German Federal Economy Minister Katherina Reiche (CDU) warned in Berlin that the war in the Persian Gulf will cut Germany’s economic growth to just 0.5% this year. She said the recent escalation has set the economy back and made the annual economic report she presented in January, before the US‑Israeli conflict with Iran began, effectively obsolete.
The Economy Ministry has modelled scenarios ranging from prolonged escalation that keeps the Strait of Hormuz closed to a rapid end to the fighting that would restore trade flows, but Reiche said it is impossible to know which path will occur. The ministry expects inflation to rise to about 2.8% this year, driven by higher prices for gasoline, oil, gas, electricity and food.
Reiche said the tentative recovery after three years of stagnation from 2023 to 2025 is being undermined by a severe energy‑price shock. She urged faster structural reforms to boost competitiveness, warning that Germany’s potential growth — the sustainable long‑term growth rate — is only around 0.5% of GDP, far too low to protect future prosperity.
Industry is already feeling the effects: Reiche warned of job cuts and relocations abroad to countries with more favourable conditions. She described Germany’s growth weakness as largely structural and said other countries have already implemented reforms. The European Commission continues to rank Germany near the bottom of EU growth comparisons.
Reiche expressed scepticism about further market interventions or broad state support such as fuel‑price caps or energy tax cuts, contrasting with proposals from Finance Minister Lars Klingbeil (SPD). She argued tax relief has to be funded and opposed a special windfall tax on extraordinary oil company profits, saying it could prompt refineries to leave Germany. The European Commission has considered an EU‑wide excess‑profits tax, but the bloc is cautious; legal challenges to a prior German levy that raised €2.5 billion are still before the European Court of Justice.
Public debt is rising. Spring forecasts from Germany’s main economic research institutes, published before Easter, align with Reiche in halving earlier growth expectations. Timo Wollmersheim of the Ifo Institute noted that this year’s modest expansion is largely driven by debt‑financed government investment, increasing long‑term fiscal risks and raising future interest payments, which could crowd out social spending and pensions.
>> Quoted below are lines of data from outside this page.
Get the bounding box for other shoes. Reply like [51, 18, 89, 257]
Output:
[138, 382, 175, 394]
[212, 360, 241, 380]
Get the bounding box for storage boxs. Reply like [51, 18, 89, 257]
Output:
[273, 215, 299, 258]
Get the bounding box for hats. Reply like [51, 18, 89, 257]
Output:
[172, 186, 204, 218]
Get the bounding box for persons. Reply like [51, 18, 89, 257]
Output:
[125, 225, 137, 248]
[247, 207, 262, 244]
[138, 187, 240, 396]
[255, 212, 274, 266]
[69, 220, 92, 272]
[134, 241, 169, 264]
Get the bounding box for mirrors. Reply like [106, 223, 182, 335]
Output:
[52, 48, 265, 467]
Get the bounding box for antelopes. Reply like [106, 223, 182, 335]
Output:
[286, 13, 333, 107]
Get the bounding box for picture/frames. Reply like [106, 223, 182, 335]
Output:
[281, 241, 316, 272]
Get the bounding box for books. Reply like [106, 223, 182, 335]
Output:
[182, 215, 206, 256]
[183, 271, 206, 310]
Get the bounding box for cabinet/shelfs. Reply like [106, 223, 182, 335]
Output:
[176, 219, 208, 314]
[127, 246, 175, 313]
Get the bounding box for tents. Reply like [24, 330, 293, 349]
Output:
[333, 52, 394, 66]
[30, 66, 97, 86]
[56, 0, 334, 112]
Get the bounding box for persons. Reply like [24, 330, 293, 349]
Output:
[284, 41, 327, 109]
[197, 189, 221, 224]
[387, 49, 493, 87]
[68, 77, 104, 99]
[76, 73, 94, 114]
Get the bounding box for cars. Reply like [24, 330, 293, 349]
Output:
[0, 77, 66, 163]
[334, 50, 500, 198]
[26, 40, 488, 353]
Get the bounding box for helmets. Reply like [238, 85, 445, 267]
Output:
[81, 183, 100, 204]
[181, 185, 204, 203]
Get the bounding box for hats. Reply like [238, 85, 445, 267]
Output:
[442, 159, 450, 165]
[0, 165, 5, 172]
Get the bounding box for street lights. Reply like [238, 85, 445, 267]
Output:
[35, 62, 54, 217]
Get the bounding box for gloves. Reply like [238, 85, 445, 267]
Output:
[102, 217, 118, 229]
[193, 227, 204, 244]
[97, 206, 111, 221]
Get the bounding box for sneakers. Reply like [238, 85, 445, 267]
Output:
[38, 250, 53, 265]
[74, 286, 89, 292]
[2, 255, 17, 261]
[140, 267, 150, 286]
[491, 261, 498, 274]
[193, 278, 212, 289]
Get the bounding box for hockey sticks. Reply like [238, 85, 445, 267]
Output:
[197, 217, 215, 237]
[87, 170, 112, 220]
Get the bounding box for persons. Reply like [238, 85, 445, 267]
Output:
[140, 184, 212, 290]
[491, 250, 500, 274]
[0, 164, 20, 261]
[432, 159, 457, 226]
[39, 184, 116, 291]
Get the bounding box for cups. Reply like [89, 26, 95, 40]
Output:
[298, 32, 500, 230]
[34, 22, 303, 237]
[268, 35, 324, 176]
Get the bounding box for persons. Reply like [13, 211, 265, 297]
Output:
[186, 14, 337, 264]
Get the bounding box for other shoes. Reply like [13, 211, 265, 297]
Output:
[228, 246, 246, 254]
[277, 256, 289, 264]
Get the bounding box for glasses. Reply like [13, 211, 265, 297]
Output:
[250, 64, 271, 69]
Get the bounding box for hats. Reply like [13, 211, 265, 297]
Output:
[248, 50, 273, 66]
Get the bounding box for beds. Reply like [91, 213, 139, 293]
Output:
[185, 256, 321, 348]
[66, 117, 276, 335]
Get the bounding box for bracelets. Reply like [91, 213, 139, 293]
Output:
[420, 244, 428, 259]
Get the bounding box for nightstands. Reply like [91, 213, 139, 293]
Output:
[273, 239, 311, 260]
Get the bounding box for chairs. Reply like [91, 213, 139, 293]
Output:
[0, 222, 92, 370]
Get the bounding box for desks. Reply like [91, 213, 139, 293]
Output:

Business surveys show widespread impact from the Middle East conflict. A German Chamber of Industry and Commerce (DIHK) poll found a large majority of firms reporting negative effects and that the war has amplified existing problems. A KPMG survey of 400 international companies found many are postponing investment in Germany, citing high energy costs, heavy bureaucracy and slow digitalisation.
This piece was originally written in German.